Article Details

Microsoft admits to Intune forgetfulness. Customizations not saved with security baseline policy update. Microsoft Intune administrators may face a few days of stress after Redmond acknowledged a problem with security baseline customizations. The problem? Those customizations might not be saved during the update process, and the current workaround is to manually reapply customizations after updating baseline policies. Microsoft Intune is a cloud-based endpoint management service that allows organizations to manage fleets of devices, including configuration and updates.
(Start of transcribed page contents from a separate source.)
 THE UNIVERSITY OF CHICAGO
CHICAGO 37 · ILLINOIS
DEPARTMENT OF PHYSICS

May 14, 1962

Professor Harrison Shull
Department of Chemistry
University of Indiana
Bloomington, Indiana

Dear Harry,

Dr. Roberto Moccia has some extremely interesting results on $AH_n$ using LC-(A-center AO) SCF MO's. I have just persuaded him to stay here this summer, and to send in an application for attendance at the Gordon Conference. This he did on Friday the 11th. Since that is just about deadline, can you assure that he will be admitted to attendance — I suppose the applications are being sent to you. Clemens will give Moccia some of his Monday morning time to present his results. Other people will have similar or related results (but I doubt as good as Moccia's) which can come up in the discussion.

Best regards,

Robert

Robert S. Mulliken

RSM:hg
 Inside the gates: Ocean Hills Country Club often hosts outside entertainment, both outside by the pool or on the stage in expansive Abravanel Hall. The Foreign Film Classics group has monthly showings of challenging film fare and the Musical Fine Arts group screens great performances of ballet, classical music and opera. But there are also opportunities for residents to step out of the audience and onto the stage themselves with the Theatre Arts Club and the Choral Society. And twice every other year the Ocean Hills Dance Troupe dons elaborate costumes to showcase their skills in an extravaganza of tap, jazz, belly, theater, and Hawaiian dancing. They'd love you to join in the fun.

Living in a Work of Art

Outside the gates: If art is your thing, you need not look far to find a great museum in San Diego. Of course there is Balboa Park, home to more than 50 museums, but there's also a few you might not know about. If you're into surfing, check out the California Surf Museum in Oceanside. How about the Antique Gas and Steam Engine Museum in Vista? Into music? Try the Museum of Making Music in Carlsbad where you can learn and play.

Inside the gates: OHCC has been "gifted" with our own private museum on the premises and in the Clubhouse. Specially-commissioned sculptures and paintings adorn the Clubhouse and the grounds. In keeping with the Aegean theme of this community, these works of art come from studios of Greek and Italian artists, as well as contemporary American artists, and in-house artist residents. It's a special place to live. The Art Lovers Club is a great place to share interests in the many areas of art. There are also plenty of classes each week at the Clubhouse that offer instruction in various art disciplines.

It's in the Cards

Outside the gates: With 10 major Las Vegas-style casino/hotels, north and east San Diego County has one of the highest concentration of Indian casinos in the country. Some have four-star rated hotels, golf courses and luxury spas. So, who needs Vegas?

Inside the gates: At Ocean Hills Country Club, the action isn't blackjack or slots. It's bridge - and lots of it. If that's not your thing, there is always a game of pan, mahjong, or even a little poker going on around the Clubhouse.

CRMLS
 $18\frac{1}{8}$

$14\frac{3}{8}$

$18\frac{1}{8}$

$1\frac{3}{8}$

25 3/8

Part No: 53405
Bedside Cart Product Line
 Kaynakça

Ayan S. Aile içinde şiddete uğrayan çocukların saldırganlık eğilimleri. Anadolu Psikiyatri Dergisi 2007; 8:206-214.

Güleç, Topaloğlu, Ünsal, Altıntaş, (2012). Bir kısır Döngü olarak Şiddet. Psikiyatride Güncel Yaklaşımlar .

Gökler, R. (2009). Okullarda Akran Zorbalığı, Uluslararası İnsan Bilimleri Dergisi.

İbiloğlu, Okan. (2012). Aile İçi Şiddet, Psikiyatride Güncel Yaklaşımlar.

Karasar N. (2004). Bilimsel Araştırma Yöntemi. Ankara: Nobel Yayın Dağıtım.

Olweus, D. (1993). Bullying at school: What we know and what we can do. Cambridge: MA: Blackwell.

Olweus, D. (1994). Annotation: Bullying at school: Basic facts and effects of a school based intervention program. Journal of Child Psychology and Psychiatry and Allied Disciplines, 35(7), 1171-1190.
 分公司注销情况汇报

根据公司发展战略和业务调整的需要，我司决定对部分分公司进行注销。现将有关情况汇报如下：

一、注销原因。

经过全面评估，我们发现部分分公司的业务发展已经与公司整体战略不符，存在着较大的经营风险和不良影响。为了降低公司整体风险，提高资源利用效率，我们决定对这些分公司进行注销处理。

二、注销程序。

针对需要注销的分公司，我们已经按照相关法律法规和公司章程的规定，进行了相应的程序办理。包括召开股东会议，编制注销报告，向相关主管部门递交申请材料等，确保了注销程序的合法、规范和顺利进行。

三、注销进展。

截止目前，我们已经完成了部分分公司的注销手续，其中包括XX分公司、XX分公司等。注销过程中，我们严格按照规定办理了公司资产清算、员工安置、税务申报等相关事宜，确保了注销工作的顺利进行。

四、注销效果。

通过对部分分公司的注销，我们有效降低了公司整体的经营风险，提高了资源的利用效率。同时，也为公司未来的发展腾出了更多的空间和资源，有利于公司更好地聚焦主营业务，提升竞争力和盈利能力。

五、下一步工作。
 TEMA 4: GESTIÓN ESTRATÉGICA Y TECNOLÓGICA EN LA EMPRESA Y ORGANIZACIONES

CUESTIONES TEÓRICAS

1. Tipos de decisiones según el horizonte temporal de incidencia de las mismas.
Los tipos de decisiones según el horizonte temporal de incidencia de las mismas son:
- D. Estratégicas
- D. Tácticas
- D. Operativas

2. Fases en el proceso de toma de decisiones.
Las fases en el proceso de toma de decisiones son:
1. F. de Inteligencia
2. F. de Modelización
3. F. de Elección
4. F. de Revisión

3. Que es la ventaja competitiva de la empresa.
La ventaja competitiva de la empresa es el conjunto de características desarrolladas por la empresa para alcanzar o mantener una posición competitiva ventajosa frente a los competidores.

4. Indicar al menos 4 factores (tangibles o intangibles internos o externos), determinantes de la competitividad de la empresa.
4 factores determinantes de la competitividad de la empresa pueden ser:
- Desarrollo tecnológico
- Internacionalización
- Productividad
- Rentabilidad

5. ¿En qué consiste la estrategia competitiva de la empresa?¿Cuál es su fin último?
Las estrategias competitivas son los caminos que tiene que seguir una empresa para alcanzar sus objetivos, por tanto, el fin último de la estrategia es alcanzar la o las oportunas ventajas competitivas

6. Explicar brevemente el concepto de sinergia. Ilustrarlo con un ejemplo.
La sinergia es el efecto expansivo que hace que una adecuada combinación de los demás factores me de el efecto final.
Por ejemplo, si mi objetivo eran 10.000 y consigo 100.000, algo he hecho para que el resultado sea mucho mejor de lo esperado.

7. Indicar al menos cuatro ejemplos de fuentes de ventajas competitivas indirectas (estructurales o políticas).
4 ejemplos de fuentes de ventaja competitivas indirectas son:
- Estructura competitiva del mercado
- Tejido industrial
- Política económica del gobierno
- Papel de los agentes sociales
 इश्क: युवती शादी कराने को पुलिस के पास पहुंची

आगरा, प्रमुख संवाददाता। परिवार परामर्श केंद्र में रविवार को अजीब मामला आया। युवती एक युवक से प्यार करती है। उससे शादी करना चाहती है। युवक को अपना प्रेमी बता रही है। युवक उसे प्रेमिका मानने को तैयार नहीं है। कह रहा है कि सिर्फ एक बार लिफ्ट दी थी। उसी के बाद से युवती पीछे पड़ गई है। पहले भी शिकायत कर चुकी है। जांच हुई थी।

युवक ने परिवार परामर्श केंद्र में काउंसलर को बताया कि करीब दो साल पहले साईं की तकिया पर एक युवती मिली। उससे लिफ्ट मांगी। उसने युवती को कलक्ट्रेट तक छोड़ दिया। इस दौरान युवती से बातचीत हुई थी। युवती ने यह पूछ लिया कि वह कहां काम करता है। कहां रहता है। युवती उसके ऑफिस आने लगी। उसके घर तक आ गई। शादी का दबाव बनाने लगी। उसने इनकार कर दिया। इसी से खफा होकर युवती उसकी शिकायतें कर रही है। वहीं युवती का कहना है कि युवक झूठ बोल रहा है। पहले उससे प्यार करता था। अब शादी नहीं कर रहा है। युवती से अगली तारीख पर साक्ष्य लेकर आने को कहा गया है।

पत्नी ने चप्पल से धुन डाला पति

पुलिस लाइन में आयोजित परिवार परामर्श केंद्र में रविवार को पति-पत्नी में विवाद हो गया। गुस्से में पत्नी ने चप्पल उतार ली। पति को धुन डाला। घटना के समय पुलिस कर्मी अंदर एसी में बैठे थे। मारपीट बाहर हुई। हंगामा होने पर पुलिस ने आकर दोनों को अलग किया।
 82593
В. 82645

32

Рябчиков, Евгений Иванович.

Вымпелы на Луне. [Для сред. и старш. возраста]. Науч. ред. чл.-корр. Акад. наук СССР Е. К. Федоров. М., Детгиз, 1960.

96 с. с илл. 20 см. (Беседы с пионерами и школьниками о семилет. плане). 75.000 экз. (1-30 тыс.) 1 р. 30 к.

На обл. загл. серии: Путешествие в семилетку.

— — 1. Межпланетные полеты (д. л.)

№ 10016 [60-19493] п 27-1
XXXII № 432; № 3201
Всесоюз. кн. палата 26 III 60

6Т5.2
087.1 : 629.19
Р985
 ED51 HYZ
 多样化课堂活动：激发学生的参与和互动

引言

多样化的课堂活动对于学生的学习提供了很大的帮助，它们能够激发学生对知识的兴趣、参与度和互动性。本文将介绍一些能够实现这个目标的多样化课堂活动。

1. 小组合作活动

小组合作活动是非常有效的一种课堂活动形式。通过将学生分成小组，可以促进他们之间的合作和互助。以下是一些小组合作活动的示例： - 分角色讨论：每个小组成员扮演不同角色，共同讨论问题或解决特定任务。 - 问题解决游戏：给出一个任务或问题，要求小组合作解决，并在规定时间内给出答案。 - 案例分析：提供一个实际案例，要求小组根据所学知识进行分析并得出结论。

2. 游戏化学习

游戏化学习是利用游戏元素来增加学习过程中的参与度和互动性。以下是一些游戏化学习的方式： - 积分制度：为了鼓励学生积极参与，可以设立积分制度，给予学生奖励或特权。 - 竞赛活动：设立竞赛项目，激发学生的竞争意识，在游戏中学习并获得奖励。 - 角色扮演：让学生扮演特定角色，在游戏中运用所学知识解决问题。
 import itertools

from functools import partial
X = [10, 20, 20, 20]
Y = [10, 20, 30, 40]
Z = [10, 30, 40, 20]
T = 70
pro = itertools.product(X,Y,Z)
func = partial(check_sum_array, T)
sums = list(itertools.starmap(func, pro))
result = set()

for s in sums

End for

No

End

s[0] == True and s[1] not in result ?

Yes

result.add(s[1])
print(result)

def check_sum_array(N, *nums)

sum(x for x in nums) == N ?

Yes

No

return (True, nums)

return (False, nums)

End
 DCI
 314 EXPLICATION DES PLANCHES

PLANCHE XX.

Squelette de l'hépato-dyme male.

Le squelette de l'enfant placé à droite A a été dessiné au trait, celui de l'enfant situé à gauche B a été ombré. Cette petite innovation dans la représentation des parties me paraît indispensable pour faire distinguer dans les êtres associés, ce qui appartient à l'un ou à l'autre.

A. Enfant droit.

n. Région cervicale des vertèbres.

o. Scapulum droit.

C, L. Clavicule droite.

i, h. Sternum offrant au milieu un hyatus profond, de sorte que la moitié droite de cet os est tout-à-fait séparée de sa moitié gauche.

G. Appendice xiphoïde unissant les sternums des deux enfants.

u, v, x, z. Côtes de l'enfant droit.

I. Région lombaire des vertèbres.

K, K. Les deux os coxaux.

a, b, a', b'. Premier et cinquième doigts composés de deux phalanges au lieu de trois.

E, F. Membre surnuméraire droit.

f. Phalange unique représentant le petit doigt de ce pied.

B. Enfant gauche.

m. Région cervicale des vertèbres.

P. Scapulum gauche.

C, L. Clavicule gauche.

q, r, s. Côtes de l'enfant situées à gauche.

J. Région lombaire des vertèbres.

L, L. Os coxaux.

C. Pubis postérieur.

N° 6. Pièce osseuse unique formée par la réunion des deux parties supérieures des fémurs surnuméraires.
Many admins use Intune for patch and policy management as an alternative to on-premises tools like Windows Server Update Services (WSUS), which was noted as being "no longer in development" with the release of Windows Server 2025. The biz also has Microsoft Configuration Manager, which has its roots in the venerable Systems Management Server of the 1990s and is an on-premises product to manage a wide variety of products, including servers. The two are sometimes used together. A security baseline in Intune is a template consisting of configuration settings. Microsoft generally issues a default baseline with recommended values, and an administrator can then tweak those values (or not) depending on the needs of their organization. However, those values not being maintained during the update process is less than ideal, particularly if there are a lot of customizations. The new problem occurs if an administrator customizes the security baseline, and "affects customers who are updating their baseline version to a more recent version. For example, updating the security baseline from version 23H2 to version 24H2." Microsoft, it appears, knows best, and the changes will be discarded in favor of the Microsoft-recommended defaults. This is fine for administrators who are happy to blithely accept whatever Microsoft sets as a default, but it is not so good for organizations that want to make their own tweaks. The current workaround is also a pain – "While we work on the fix," said the Redmond gang, "we recommend that admins manually reapply their customizations after updating their baseline policies." Reports of administrators rolling their eyes so hard that the Earth has shifted slightly on its axis are likely exaggerated.